Les AFJP (système de retraite)
Les salariés argentins cotisent aujourd´hui dans un système privé dont voici les termes économiques.
1 /Choix pour le salarié de la société qui gérera ses fonds. Liste courte de sociétés dont la seule garantie offerte est un capital social misérable, même si des institutions financières de renommée mondiale participent au capital de celle-ci.
2-/La cotisation est égale a 7 % du salaire. Les frais de gestion des AFJP à 2.5 %, non-pas comme on pourrait le croire des sommes versées, mais de la totalité du salaire. Soit presque la moitié des sommes versées. C´est pratiquement du vol à main armée.
3-/Le résultats de gestion sont bien sûr lamentable et une grande partie des fonds ont été investis dans les obligations de l´État aujourd´hui en “défaut “.
4-/La cotisation initialement était de 6 %, elle fut revue à la baisse à 5 %, ce qui posait un problème pour les petits salaires compte tenu du fait qu´il existait un montant minimum de frais de gestion de 250 pesos ce qui dans certains cas donnait une capitalisation négative. Cette cotisation devrait passer à 9% dans les prochains mois et ensuite à 11 %,
5-/La cotisation est à 100 % à charge de l´employé. Aucune cotisation patronale.

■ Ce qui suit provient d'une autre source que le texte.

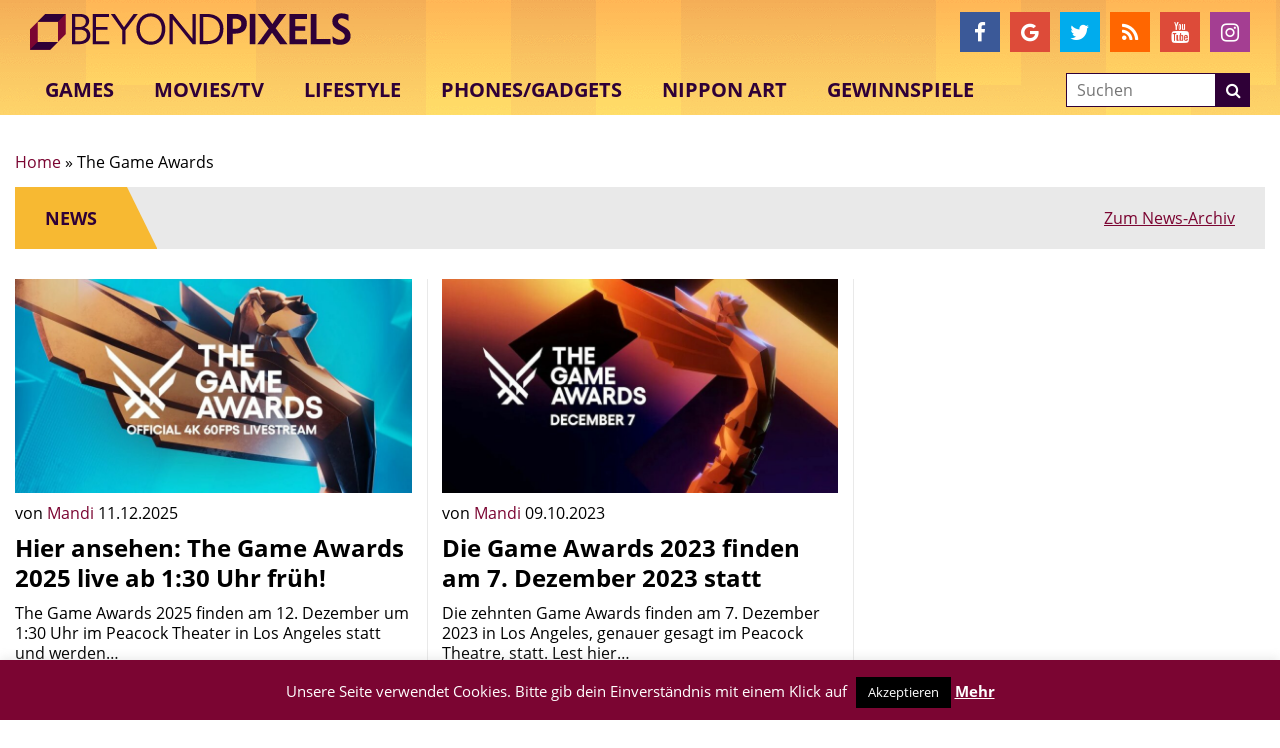

--- FILE ---
content_type: text/html; charset=utf-8
request_url: https://www.google.com/recaptcha/api2/aframe
body_size: -86
content:
<!DOCTYPE HTML><html><head><meta http-equiv="content-type" content="text/html; charset=UTF-8"></head><body><script nonce="Ck0j30SVo5uuVdfw1PSxQw">/** Anti-fraud and anti-abuse applications only. See google.com/recaptcha */ try{var clients={'sodar':'https://pagead2.googlesyndication.com/pagead/sodar?'};window.addEventListener("message",function(a){try{if(a.source===window.parent){var b=JSON.parse(a.data);var c=clients[b['id']];if(c){var d=document.createElement('img');d.src=c+b['params']+'&rc='+(localStorage.getItem("rc::a")?sessionStorage.getItem("rc::b"):"");window.document.body.appendChild(d);sessionStorage.setItem("rc::e",parseInt(sessionStorage.getItem("rc::e")||0)+1);localStorage.setItem("rc::h",'1770141844111');}}}catch(b){}});window.parent.postMessage("_grecaptcha_ready", "*");}catch(b){}</script></body></html>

Le système de répartition a été abandonné dans les années 90, car la gestion de ce dernier entaché de nombreuses « erreurs de gestion » et bien entendu aussi de corruption était dans un état financier qui dépassait celui de la faillite.
J´ai du mal à croire que le nouveau système puisse apporter une quelconque amélioration à la situation lamentable des retraites en Argentine.
Ceci n´est que la chronique d´un scandale à venir, résultat simplement d´une autre forme de distribution des prébendes que l´État octroie généreusement de temps en temps aux syndicats de temps aux entreprises privées.
Les fonds continuent généreusement à être investis dans les obligations de l´Etat …… à chacun sa part du gâteau!!!!